▶ **TASK INSTRUCTIONS**
Turn the rows below into a Markdown table with the columns Nr and Line, starting at the line that contains "What distance from the lens" and ending at the last line of the rows. Number each line and leave out blank lines.

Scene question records
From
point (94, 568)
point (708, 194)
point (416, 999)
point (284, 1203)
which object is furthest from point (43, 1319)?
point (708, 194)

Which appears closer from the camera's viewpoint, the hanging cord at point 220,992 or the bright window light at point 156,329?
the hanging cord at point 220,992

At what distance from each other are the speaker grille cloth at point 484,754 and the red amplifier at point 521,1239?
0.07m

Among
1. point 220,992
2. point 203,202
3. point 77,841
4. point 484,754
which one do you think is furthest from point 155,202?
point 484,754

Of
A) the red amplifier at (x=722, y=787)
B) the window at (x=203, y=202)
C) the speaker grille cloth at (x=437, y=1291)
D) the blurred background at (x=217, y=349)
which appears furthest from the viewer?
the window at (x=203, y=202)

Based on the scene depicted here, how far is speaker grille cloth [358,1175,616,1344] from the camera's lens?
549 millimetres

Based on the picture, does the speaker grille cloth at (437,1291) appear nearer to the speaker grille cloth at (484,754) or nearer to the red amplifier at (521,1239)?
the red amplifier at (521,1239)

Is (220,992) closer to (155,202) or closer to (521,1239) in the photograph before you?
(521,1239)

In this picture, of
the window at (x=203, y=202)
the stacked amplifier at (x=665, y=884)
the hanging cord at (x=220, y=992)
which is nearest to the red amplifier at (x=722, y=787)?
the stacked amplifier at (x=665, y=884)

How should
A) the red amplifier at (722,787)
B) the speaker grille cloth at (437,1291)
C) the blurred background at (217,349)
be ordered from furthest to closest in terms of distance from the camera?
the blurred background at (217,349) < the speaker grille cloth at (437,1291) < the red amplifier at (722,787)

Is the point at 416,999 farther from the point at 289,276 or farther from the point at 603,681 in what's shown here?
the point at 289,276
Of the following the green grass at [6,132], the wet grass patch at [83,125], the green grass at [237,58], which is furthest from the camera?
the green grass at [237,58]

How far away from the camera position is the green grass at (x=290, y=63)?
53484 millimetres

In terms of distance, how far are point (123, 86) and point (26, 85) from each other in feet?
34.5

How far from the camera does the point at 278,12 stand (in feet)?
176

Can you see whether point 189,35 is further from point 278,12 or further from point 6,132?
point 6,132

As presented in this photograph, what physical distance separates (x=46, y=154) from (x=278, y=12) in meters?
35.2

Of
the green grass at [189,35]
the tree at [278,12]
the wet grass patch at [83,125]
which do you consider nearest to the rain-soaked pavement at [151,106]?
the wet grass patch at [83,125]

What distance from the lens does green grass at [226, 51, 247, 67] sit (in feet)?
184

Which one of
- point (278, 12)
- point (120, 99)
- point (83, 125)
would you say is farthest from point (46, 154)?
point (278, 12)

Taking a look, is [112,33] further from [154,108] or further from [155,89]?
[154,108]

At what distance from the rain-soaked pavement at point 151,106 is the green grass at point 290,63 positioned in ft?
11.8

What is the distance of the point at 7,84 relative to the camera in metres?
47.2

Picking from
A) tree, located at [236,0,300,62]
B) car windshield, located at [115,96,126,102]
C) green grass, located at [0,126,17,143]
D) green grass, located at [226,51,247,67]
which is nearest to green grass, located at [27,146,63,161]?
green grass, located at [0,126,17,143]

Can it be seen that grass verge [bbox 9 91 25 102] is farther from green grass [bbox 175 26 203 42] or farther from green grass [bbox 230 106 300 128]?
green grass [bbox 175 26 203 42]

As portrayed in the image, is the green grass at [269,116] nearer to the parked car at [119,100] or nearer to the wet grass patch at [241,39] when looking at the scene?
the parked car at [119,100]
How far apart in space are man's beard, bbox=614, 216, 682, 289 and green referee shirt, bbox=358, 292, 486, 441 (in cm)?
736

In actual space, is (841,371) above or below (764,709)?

▶ **EXERCISE SOLUTION**
| Nr | Line |
|---|---|
| 1 | What distance from the lens does green grass at [226, 51, 247, 67] sit (in feet)? |
| 2 | 184 |
| 3 | Which one of |
| 4 | - point (278, 12) |
| 5 | - point (120, 99) |
| 6 | - point (83, 125) |
| 7 | would you say is farthest from point (46, 154)? |
| 8 | point (278, 12) |
| 9 | Taking a look, is [112,33] further from [154,108] or further from [155,89]? |
| 10 | [154,108] |
| 11 | At what distance from the rain-soaked pavement at point 151,106 is the green grass at point 290,63 positioned in ft? |
| 12 | 11.8 |
| 13 | What is the distance of the point at 7,84 relative to the camera in metres? |
| 14 | 47.2 |
| 15 | Picking from |
| 16 | A) tree, located at [236,0,300,62] |
| 17 | B) car windshield, located at [115,96,126,102] |
| 18 | C) green grass, located at [0,126,17,143] |
| 19 | D) green grass, located at [226,51,247,67] |
| 20 | which is nearest to green grass, located at [27,146,63,161]? |
| 21 | green grass, located at [0,126,17,143] |
| 22 | Can it be seen that grass verge [bbox 9 91 25 102] is farther from green grass [bbox 175 26 203 42] or farther from green grass [bbox 230 106 300 128]? |
| 23 | green grass [bbox 175 26 203 42] |
| 24 | As portrayed in the image, is the green grass at [269,116] nearer to the parked car at [119,100] or nearer to the wet grass patch at [241,39] when looking at the scene? |
| 25 | the parked car at [119,100] |
| 26 | How far apart in space are man's beard, bbox=614, 216, 682, 289 and green referee shirt, bbox=358, 292, 486, 441 (in cm)? |
| 27 | 736 |
| 28 | In actual space, is (841,371) above or below (764,709)? |